この時間ならマッチングに時間はかからないだろう。
マッチング待ちの間、スマホで動画サイトを開いて、推しがゲーム配信していないかチェックをする。
「あ、ポコたろーさん配信してる!今夜はトリオ対戦かぁ」
ポコたろーの本名は公表していないのでわからないが、年齢は23歳と公表していた。
彼はプロ仲間と一緒に3人チームでプレイしていた。
オンラインゲームなので、こちらも3人チームでプレイすれば、マッチングでかぶる可能性もあるが、それはあんまり気が乗らない。
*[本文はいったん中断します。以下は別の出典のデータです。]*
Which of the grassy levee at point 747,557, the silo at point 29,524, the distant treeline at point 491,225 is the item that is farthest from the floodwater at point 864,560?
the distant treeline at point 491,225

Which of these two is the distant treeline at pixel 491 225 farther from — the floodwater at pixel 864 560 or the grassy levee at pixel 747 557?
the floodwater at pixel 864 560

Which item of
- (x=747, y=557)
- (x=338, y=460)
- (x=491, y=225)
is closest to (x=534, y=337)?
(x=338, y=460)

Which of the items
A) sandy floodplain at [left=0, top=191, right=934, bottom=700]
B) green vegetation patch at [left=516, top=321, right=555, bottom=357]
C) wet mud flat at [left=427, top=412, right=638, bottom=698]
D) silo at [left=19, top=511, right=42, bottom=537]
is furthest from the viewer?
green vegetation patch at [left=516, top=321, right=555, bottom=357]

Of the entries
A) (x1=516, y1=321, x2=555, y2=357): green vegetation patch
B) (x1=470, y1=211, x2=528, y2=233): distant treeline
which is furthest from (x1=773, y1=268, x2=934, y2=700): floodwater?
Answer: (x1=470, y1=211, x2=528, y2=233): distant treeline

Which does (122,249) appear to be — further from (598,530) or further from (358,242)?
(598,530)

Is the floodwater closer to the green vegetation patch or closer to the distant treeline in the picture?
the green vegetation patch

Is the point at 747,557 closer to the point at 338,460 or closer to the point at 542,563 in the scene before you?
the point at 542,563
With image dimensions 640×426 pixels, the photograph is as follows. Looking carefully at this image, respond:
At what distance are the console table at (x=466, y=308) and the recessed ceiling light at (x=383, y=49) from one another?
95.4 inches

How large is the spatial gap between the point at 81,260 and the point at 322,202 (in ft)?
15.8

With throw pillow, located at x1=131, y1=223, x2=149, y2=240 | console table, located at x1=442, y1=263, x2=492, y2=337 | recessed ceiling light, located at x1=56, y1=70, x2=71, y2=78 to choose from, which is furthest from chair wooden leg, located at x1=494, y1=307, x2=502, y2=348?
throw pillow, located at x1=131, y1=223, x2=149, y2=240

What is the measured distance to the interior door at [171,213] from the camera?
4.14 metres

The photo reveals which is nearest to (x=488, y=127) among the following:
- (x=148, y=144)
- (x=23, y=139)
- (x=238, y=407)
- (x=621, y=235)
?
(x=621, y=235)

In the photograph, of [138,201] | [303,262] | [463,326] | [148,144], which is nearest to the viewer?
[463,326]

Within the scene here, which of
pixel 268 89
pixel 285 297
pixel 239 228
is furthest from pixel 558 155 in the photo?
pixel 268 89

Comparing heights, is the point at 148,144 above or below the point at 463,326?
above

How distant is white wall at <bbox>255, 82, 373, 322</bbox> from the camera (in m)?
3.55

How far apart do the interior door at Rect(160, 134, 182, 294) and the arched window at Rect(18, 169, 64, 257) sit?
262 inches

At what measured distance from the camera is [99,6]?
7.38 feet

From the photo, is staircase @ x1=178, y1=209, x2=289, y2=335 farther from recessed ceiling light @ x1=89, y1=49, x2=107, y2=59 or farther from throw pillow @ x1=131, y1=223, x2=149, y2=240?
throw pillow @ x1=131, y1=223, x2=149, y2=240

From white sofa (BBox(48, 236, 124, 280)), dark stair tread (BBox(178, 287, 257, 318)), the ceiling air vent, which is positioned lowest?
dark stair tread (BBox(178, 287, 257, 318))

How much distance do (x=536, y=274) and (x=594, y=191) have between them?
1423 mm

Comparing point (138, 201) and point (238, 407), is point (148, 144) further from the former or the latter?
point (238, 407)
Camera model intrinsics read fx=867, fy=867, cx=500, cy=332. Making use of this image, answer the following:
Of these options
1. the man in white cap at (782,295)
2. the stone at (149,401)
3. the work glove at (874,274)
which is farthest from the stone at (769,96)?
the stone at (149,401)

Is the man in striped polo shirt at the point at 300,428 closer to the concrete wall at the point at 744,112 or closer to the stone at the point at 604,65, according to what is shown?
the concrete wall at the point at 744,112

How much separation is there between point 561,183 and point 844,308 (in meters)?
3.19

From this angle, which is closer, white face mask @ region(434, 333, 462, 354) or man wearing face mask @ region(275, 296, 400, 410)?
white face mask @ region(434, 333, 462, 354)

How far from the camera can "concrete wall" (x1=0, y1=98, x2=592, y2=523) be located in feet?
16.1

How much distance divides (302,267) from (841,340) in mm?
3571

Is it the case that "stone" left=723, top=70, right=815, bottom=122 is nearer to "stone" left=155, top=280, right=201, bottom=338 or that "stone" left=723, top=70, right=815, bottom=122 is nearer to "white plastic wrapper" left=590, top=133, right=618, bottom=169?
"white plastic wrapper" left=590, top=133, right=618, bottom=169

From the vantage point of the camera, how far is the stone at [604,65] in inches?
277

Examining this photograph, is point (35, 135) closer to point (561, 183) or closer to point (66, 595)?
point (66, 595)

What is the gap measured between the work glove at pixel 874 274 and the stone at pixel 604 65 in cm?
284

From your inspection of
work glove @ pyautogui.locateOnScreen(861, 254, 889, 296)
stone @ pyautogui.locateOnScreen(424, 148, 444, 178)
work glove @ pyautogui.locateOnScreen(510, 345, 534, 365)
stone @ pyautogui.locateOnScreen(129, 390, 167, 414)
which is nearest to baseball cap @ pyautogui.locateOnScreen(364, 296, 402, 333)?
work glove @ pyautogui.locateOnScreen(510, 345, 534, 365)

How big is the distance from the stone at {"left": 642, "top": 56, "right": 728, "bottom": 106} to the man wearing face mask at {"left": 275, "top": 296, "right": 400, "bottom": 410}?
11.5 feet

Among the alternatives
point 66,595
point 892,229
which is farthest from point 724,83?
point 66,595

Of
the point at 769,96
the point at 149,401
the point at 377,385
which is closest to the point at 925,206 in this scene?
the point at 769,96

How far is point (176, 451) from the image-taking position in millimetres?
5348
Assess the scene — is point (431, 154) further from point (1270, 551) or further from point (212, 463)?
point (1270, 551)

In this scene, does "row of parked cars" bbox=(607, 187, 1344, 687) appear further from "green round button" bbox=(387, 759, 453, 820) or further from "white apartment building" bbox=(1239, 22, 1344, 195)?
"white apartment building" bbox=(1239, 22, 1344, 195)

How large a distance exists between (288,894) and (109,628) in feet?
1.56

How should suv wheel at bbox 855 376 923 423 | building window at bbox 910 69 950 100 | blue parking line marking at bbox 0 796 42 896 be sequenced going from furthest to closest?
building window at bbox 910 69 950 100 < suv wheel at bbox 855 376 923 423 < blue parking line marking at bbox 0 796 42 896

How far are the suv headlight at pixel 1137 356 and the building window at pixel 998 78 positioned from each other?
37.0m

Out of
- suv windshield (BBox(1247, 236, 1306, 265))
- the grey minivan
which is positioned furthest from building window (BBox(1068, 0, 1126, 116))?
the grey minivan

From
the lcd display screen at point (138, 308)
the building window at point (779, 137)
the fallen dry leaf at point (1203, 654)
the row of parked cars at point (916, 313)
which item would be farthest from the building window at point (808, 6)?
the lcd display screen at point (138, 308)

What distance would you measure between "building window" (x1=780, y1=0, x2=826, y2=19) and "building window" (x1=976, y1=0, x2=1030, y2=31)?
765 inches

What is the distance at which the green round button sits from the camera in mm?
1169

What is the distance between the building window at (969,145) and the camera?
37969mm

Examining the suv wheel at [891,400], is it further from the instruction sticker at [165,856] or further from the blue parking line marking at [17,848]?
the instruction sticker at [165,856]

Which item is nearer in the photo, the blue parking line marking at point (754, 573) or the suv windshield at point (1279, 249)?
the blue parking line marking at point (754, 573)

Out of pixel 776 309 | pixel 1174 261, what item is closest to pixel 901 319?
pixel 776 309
配信中のプロゲーマーの動画を見ながら、マッチングを一致させ、しつこく配信者を追いかけたり攻撃することは、ゲームとしてはズルいし、配信者にとっては迷惑なのだ。
ちなみに300人ほどが視聴していた。大体いつもこのくらいかな。
というわけで、私はのんびり1人でプレイしながら、配信を見ることにした。
(それにしても今日もイケボだわ…)
なんて思いながら。
それから30分ほどプレイしていると、だんだんと眠くなってきてしまったので、私はゲームを止めた。
配信はそのまま眺めつつ、ベッドに移動し寝ることにした。
夜更かししたらまたサオリに注意されちゃうし。
実はゲーム配信を見ながら寝落ちするのも、推しの声を聞きながら眠れるので結構好きだったりする。
ただスマホの充電には気をつけなきゃいけない。
電気を消し暗闇でスマホを見ながら、私はベッドへ横になった。
そのうち彼は仲間と別れ、ソロプレイに切り替えた。
しばらくソロでプレイしたのちに配信を終え、寝る準備を始めるらしい。
プロゲーマーは日中反転生活が多いらしいが、ポコたろーは割と普通の時間帯に寝ている印象だ。
そういうところも、『結構ちゃんとした生活習慣送っててかわいい』と謎にキュンとしてしまう。
3戦ほどプレイした後、ポコたろーはゲームを止めたが配信は終えず、視聴者のコメントを読み始めた。
現在の視聴者数は、少し減って100〜120人といったところだ。
早速私もコメントを書き込んだ。
「【ミカ卍】こんばんは!私もそろそろ寝ようと思ってますー!」
咄嗟に書き込んだため、こんなありきたりなコメントしか思い浮かばない。
----「ミカ卍さん、コメントありがとー。おやすみなさーい」
きゃー!読まれちゃった!
めっちゃいい声!
ドキドキして眠気が少し飛んでしまった私は、結局配信をしっかり最後まで見続けてしまったのだった。